====== GIVEN MATERIAL ======

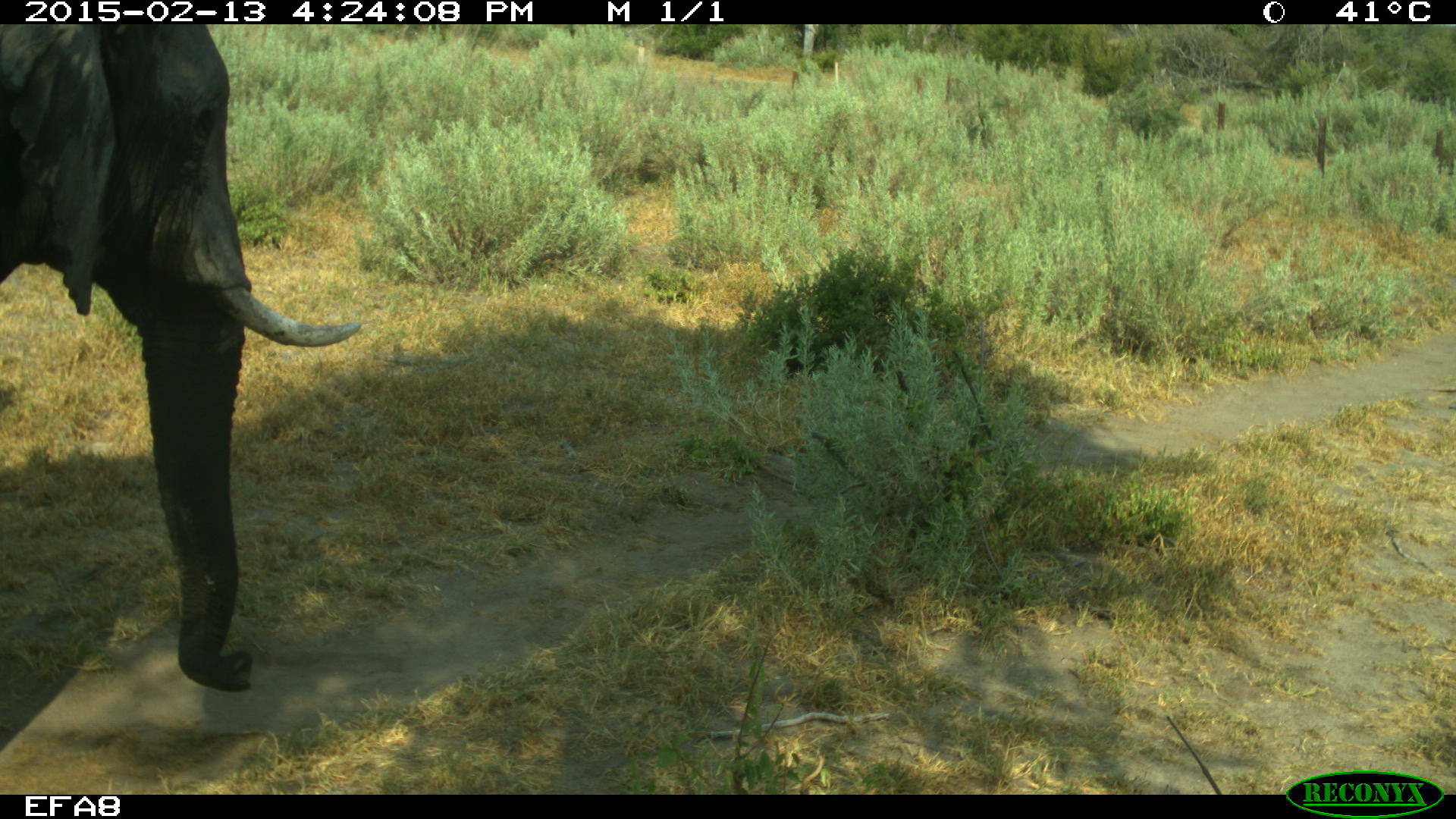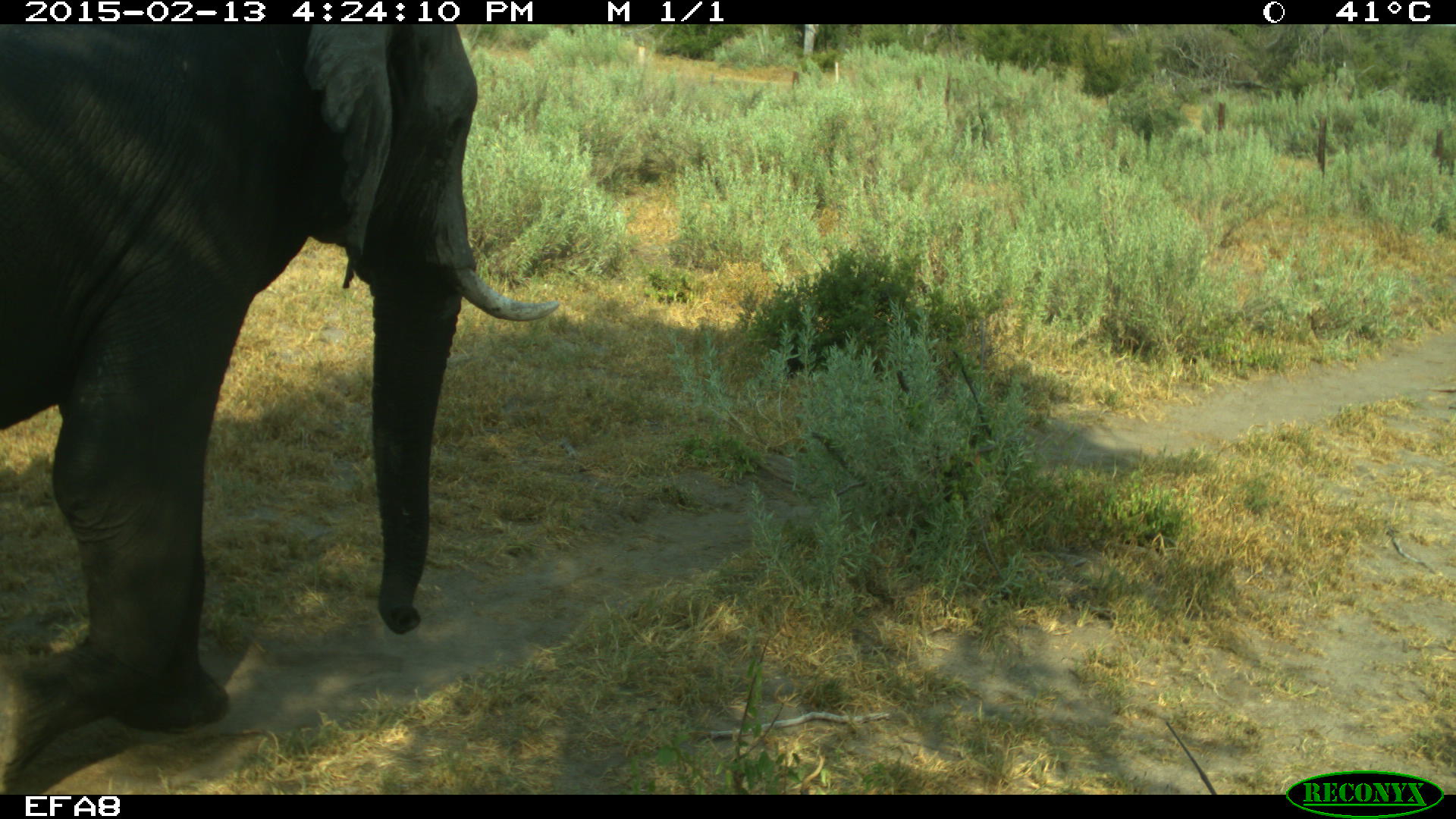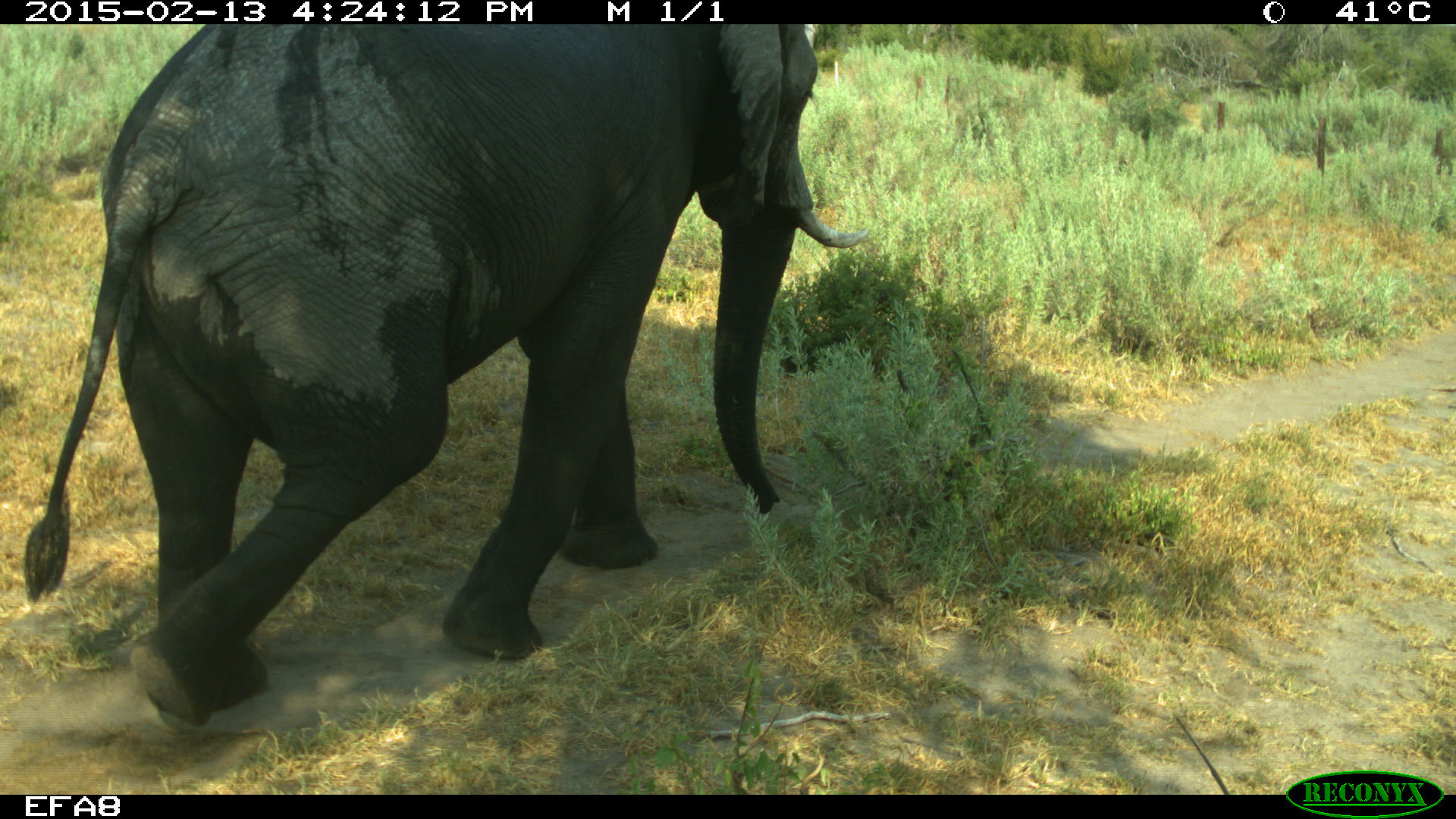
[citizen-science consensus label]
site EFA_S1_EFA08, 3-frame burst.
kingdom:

======

* [PROBLEM]:
Restate all of the material word for word. Keep out every picture.

* [RESPONSE BOX]:
[citizen-science consensus label]
site EFA_S1_EFA08, 3-frame burst.
kingdom:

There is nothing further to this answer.